# About this exercise
Print the following lines exactly as they appear, but omit the pictures and reproduce only the text from each of the records.

(Short web captions)
=======

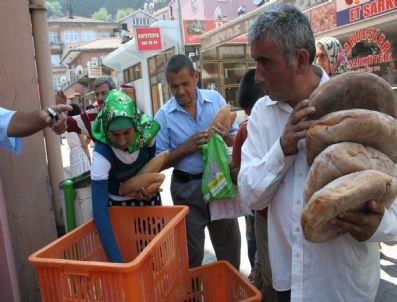 ALI BEKTAŞ - Kozlu'da Halka Ekmek Dağıtıldı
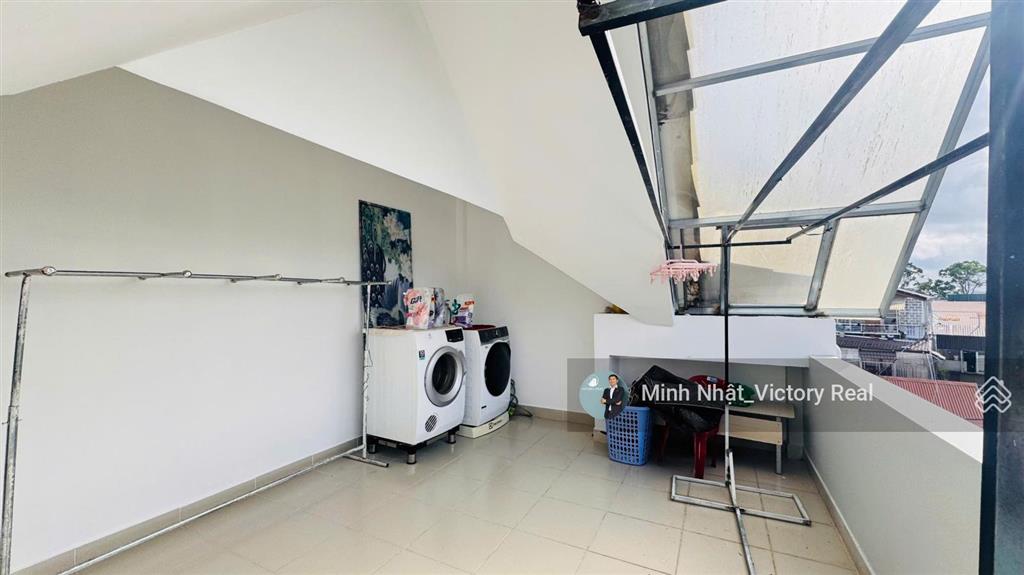 Giảm sâu bán gấp nhà đà lạt đẹp, xây kiên cố, giá tốt, gần trường đại học đà lạt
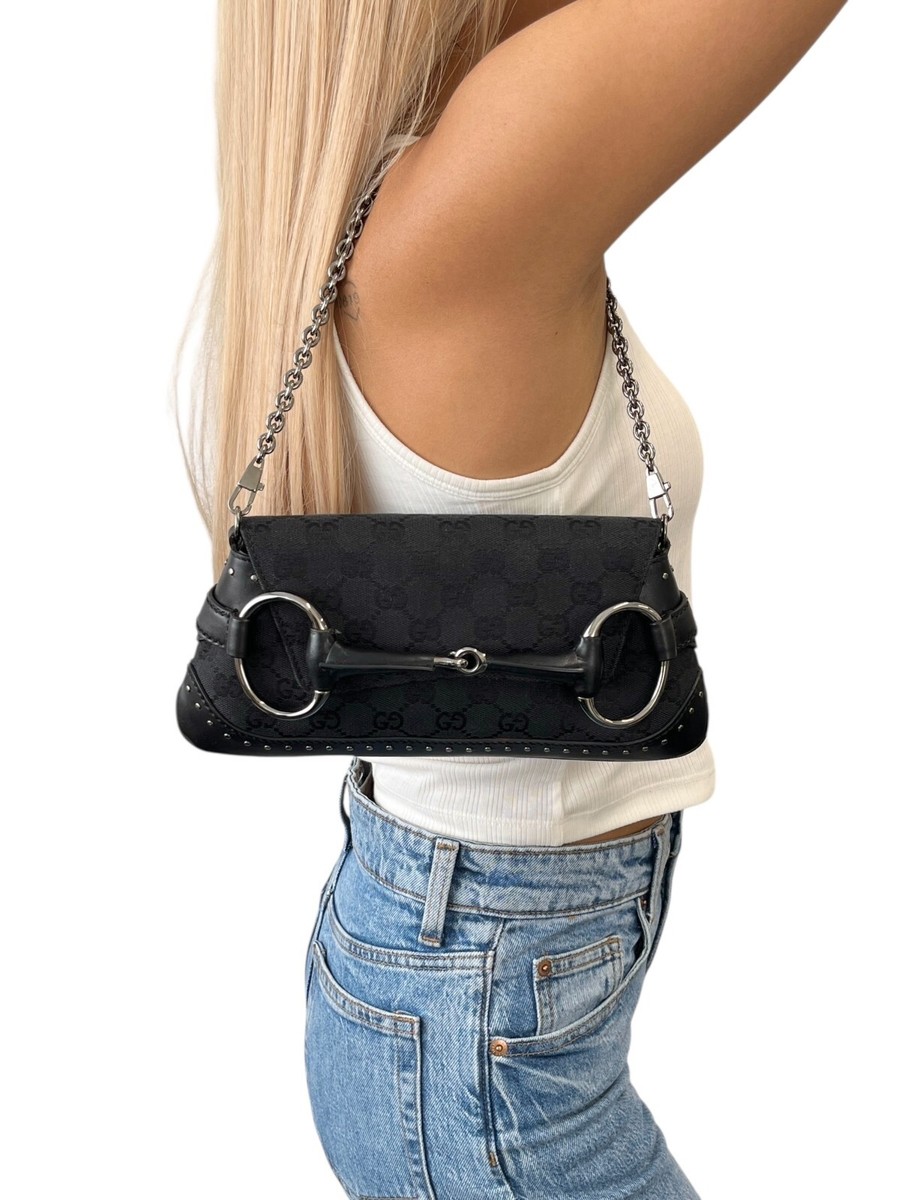 ショルダーバッグ・ポシェット GUCCI ORIGINAL GG SMALL GUCCI HORSEBIT CHAIN SHOULDER BAG Gucci Small Horsebit Chain Shoulder Bag | Neutrals | FARFETCH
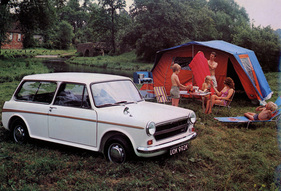 Austin 1100 Countryman (1969) - praktisch beim Camping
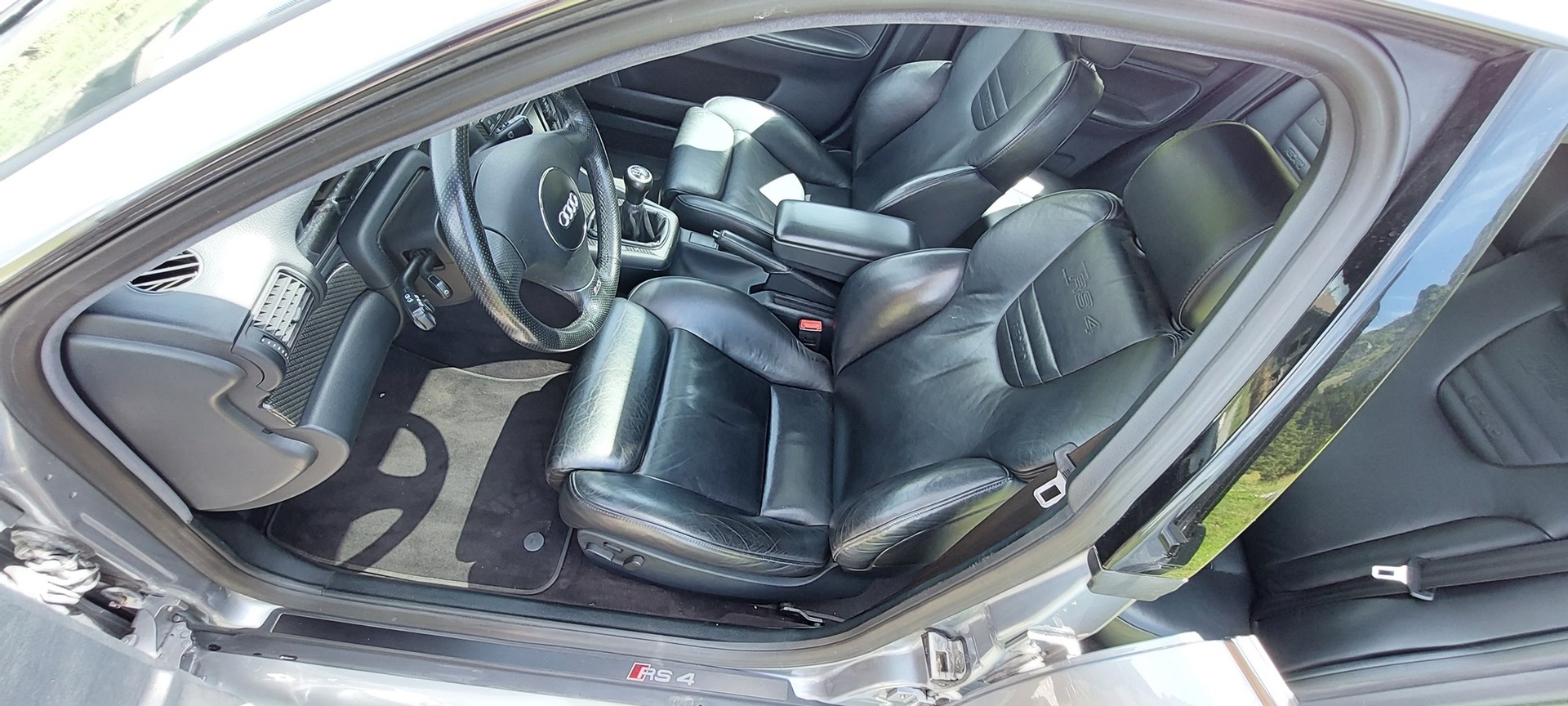 AUDI RS4 Avant quattro-image-11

=======

# Result of the task
 ALI BEKTAŞ - Kozlu'da Halka Ekmek Dağıtıldı
 Giảm sâu bán gấp nhà đà lạt đẹp, xây kiên cố, giá tốt, gần trường đại học đà lạt
 ショルダーバッグ・ポシェット GUCCI ORIGINAL GG SMALL GUCCI HORSEBIT CHAIN SHOULDER BAG Gucci Small Horsebit Chain Shoulder Bag | Neutrals | FARFETCH
 Austin 1100 Countryman (1969) - praktisch beim Camping
 AUDI RS4 Avant quattro-image-11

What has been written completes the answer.